1 May 2026

May-minded to the very last Russell of spring

 

 Today is the first of May - sufficient excuse, I reckon, for my fancy lightly to turn to thoughts of broadcaster Russell Davies, who for many years hosted a weekly, much-missed, programme on BBC Radio 2. 

A few years ago - before it was decreed that retaining the regular services of a witty and literate musical authority was an expense too far for the station - I paid particularly close attention to one edition of the show when I was considering the possibility of creating a podcast version of this blog. I didn't get much farther than buying a microphone but what I wrote then might still be of interest to anyone thinking of assembling a music programme.

Russell Davies's show was a successor to Benny Green's, aired on a Sunday and concentrating on the Great American Songbook; both drew attention to forgotten or neglected numbers and made unexpected connections between songs.

▬▬▬▬▬▬▬▬▬▬

Decide whether each statement agrees with the post about Russell Davies, answering yes or no and quoting the words that decide it. 1. Davies hosted a weekly program on BBC Radio 2. 2. The writer went on to produce a podcast version of the blog. 3. Both Davies's show and Benny Green's drew attention to forgotten or neglected songs.

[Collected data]
▬▬▬▬▬▬▬▬▬▬

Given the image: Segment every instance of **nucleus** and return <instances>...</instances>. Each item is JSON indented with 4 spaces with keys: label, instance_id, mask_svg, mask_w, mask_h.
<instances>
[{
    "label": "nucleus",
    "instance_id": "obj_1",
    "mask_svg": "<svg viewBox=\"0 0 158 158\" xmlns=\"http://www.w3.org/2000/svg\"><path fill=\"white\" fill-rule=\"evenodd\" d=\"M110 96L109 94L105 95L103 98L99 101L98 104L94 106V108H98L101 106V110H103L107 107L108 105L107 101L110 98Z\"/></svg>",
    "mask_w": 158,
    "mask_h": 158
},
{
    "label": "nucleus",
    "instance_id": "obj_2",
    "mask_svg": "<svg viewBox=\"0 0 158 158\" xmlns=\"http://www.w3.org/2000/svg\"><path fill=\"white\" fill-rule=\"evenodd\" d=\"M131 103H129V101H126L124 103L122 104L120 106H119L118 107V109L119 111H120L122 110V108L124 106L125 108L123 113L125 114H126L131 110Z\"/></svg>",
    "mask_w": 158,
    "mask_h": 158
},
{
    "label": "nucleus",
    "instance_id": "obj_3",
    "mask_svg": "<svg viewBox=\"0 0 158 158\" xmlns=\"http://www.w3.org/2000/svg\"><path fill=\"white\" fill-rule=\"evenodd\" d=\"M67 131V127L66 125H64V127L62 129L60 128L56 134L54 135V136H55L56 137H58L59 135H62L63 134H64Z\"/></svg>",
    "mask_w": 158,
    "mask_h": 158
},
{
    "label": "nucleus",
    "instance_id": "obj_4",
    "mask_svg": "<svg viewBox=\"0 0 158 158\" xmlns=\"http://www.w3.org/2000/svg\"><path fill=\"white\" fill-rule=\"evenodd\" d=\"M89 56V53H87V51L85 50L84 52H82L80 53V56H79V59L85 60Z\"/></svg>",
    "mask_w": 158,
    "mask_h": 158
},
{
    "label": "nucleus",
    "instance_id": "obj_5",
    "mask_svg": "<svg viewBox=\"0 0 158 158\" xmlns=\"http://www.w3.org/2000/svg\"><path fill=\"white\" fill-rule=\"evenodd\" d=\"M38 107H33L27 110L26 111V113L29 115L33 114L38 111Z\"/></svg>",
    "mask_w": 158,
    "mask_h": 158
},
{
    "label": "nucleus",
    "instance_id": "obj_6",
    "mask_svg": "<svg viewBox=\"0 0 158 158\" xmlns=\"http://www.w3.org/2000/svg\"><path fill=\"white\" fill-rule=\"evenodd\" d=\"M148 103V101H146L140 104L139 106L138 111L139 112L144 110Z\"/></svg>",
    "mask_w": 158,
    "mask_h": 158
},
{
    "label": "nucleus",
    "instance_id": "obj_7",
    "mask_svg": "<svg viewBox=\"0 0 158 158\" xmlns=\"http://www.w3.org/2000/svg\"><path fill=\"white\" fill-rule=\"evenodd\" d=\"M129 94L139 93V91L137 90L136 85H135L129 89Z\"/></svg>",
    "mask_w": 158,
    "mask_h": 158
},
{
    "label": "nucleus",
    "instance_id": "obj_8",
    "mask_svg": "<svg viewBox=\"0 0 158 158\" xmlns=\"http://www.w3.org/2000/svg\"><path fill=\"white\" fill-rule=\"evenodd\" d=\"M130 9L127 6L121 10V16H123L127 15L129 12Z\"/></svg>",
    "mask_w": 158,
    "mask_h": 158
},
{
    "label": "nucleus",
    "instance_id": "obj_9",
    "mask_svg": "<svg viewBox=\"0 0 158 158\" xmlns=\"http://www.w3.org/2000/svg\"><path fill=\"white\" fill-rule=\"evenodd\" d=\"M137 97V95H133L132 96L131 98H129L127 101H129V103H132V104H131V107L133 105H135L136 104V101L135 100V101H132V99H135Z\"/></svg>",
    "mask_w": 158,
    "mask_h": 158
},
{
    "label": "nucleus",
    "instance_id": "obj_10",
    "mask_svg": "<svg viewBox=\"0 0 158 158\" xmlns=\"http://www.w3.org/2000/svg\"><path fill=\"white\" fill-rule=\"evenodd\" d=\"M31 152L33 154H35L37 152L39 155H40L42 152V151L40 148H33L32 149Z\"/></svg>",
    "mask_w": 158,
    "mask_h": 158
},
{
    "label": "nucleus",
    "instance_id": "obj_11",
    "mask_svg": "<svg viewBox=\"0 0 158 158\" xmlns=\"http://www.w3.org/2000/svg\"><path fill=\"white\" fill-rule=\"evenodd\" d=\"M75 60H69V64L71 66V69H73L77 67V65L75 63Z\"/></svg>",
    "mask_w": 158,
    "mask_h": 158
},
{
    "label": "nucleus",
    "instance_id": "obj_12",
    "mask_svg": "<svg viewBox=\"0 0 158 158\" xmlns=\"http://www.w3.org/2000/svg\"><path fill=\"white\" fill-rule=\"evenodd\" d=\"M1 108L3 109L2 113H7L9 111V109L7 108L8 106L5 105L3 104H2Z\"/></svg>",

▬▬▬▬▬▬▬▬▬▬

## RESULT BELOW
1. Yes: "hosted a weekly, much-missed, programme on BBC Radio 2"
2. No: "I didn't get much farther than buying a microphone"
3. Yes: "both drew attention to forgotten or neglected numbers"